Red fluorescent nuclear staining dyes such as DRAQ5 can also be used to quanttitate the number of cells present in an image and are reported to result in less inherent toxicity than UV dyes such as Hoechst 33342. Using threshold masking data analysis of fluorescent images, cellular counts can be determined by identifying individual nuclei as done previously with Hoechst 33342. As seen in Figure 9, U-2 OS cells seeded into ONIX2 perfusion plates can be counted over time using DRAQ5. In these experiments the number of cells remained constant over a period of 30 hours.

Cell Counts of Oridonin Treated Cells.

Figure 9. Cell Counts of Oridonin Treated Cells. DRAQ5 stained U-2 OS cells imaged using a 4X objective and a CY5 LED filter cube. Images were preprocess blank-subtracted and nuclear mask-identified using automated threshold cellular analysis. Cell counts for each time point were plotted. Time 0 reflects the initiation of oridonin dosing.

As shown previously, treatment with oridonin is known to cause cell death in mammalian cells. DRAQ5 is a membrane permeable dye that will bind nucleic acids of live and dead cells, while CellTox™ green can only stain nucleic acids from membrane incompetent dead cells. This combination of dyes allows for subpopulation analysis of image data that can determine the percentage of cytotoxic cells through image analysis (Figure 9).

 Fluorescent images of Oridonin treated U-2OS cells and stained with DRAQ5 and CellTox™ Green

Figure 10. Fluorescent images of Oridonin treated U-2OS cells and stained with DRAQ5 and CellTox™ Green. U-2 OS cells were treated with 30 μM oridonin and imaged at 0,4 and 8 hours after the initiation of treatement. CellASIC chamber was imaged with a 20X objective using a CY5 and GFP light cubes. DRAQ5 staining is falsely colored blue and CellTox™ Green staining is clored green. Scale bar indicates a distance of 100 μm.

Examination of the early time points after the initiation of oridonin exposure, shows that 30 μM oridonin exposure results in significant increases in the percentage of nuclei identified with DRAQ5 also having green fluorescence (Figure 11). Lower concentrations of oridonin begin to demonstrate cytotoxicity at later time points and to a lesser extent, while untreated cells show minimal increases in cytotoxicity.

[Saved data entries]
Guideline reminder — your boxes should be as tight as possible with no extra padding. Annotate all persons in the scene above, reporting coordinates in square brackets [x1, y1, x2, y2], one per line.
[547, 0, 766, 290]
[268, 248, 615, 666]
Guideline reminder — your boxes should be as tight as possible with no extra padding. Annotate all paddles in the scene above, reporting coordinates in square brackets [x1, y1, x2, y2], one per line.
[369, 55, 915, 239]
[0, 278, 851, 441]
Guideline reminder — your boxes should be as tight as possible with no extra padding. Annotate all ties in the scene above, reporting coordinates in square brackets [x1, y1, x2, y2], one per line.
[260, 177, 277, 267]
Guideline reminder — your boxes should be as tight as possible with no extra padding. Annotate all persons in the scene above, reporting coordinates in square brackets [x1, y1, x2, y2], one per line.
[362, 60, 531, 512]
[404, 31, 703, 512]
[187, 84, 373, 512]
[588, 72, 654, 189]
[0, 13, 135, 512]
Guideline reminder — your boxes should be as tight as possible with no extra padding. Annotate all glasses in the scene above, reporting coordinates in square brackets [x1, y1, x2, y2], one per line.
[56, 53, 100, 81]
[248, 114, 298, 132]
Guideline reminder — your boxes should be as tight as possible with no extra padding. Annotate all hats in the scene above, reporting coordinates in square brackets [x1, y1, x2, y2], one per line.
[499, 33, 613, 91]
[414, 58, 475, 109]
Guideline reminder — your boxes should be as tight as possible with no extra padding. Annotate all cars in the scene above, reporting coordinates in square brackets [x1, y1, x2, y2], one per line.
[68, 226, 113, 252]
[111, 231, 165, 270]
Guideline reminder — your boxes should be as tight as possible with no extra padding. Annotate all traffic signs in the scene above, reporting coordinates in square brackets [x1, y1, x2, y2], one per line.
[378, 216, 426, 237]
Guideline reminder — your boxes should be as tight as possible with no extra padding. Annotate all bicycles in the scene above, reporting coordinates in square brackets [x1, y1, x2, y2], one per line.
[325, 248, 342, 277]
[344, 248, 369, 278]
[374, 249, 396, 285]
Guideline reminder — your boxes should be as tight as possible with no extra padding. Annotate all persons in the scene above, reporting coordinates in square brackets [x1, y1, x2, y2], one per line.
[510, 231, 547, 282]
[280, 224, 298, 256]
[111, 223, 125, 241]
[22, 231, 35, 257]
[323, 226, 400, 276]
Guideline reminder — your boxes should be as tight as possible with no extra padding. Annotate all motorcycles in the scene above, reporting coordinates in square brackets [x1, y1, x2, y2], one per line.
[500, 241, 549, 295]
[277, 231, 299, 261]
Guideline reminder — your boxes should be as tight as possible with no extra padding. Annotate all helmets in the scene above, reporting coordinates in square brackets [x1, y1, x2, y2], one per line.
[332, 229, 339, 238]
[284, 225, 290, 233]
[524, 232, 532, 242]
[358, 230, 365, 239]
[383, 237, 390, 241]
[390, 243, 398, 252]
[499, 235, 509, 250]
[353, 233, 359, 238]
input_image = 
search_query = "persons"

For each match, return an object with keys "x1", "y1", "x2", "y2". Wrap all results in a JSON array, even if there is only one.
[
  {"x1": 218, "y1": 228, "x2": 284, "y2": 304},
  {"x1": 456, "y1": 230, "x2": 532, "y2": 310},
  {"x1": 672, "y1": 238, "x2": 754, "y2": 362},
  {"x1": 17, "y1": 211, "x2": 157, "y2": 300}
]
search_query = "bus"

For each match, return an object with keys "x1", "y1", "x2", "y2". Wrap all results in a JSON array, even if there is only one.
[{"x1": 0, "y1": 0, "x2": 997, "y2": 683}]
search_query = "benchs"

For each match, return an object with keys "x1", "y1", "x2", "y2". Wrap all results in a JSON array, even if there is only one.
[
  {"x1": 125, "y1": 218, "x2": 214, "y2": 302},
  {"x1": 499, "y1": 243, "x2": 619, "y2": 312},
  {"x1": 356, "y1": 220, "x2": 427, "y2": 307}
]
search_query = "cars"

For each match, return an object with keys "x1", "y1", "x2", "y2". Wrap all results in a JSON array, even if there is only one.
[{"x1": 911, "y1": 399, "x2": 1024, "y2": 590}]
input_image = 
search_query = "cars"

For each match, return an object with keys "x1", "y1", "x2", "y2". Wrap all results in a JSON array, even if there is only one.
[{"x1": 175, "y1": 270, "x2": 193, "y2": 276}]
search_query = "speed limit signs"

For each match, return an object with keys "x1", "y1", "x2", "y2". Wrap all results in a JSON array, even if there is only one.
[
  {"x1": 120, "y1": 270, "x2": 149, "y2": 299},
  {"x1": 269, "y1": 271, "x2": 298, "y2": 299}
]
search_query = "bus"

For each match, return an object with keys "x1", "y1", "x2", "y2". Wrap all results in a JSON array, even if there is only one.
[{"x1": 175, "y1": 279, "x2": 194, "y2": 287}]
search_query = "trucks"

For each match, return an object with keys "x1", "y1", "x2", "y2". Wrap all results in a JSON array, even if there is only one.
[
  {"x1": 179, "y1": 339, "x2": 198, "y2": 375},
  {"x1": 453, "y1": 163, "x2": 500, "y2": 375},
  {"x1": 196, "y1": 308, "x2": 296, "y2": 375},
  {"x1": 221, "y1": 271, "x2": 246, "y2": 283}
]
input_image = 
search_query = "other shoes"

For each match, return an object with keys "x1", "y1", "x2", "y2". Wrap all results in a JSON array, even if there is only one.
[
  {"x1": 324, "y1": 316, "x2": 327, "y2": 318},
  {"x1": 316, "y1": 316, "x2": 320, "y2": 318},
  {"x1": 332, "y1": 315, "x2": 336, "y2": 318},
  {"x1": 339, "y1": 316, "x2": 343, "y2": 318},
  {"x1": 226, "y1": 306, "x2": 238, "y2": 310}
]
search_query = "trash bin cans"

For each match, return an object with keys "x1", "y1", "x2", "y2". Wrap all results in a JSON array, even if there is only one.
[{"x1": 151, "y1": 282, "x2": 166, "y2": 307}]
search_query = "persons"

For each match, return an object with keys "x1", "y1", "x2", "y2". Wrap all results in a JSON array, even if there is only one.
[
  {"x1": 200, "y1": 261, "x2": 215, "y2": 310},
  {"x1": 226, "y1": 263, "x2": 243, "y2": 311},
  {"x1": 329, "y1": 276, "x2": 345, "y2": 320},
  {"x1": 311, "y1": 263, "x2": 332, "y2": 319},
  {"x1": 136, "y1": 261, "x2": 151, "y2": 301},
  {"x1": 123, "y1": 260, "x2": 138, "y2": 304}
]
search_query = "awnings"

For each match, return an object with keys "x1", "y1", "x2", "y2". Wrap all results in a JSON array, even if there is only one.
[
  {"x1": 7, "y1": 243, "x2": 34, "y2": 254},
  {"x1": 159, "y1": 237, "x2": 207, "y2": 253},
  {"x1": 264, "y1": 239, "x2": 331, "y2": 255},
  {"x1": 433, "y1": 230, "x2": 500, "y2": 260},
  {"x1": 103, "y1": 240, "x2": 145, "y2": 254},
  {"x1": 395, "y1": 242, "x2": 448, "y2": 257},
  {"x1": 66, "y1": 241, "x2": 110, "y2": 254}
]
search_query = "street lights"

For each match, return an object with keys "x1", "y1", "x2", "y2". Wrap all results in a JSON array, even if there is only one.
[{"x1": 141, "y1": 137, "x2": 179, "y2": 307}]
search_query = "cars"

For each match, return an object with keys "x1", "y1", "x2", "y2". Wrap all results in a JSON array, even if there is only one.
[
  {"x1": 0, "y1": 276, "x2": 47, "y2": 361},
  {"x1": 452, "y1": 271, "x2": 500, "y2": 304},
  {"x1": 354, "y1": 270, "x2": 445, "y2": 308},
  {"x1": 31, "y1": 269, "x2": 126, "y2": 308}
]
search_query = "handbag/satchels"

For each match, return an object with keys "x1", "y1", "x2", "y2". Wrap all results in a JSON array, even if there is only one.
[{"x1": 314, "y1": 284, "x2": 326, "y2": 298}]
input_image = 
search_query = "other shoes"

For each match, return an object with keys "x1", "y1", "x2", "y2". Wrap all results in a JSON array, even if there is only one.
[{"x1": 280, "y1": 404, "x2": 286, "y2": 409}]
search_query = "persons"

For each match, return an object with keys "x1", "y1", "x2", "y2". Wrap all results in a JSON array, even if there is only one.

** TASK SET **
1. In the oridonin imaging passage, which dye can stain only the nucleic acids of dead cells whose membranes are no longer intact?
2. Please continue the oridonin imaging passage, starting after its final sentence.

** RESULTS OF THE EXERCISE **
1. CellTox™ Green

2.
Change in Percentage of Cytotoxic cells with Oridonin treatment.

Figure 11. Change in Percentage of Cytotoxic cells with Oridonin treatment. Using the cell nuclei previously identified and counted, subpopulation analysis was used to identify nuclei with a mean GFP signal greater than 2000 after preprocessing background subtraction. Data plotted represents the percentage of cells designated as positive after initial dead cells subtracted. Time 0 reflects the initiation of oridonin.


These data demonstrate that the Lionheart FX in conjunction with the CellASIC ONIX2 systems is capable of automating routine live cell cytotoxicity assays. The determination of the cytotoxicity of drug compounds is a routine ADME/Tox procedure for any potential therapeutic. Experiments where multiple measurements are made repeatedly over a period of time require considerable labor by researchers or some degree of automation; particularly true when the time span of the assay exceeds 16-24 hours. These systems automate the procedure and continuous perfusion while doing so.

Oridonin is a natural diterpenoid compound previously shown to induce apoptosis in mammalian cancer cells [3]. As such it is an ideal drug candidate to demonstrate the utility of monitoring live cells for cytotoxicity in real time. We have used this compound as a model system in which to show the utility of the ONIX2 to image cellular cytotoxicity assays.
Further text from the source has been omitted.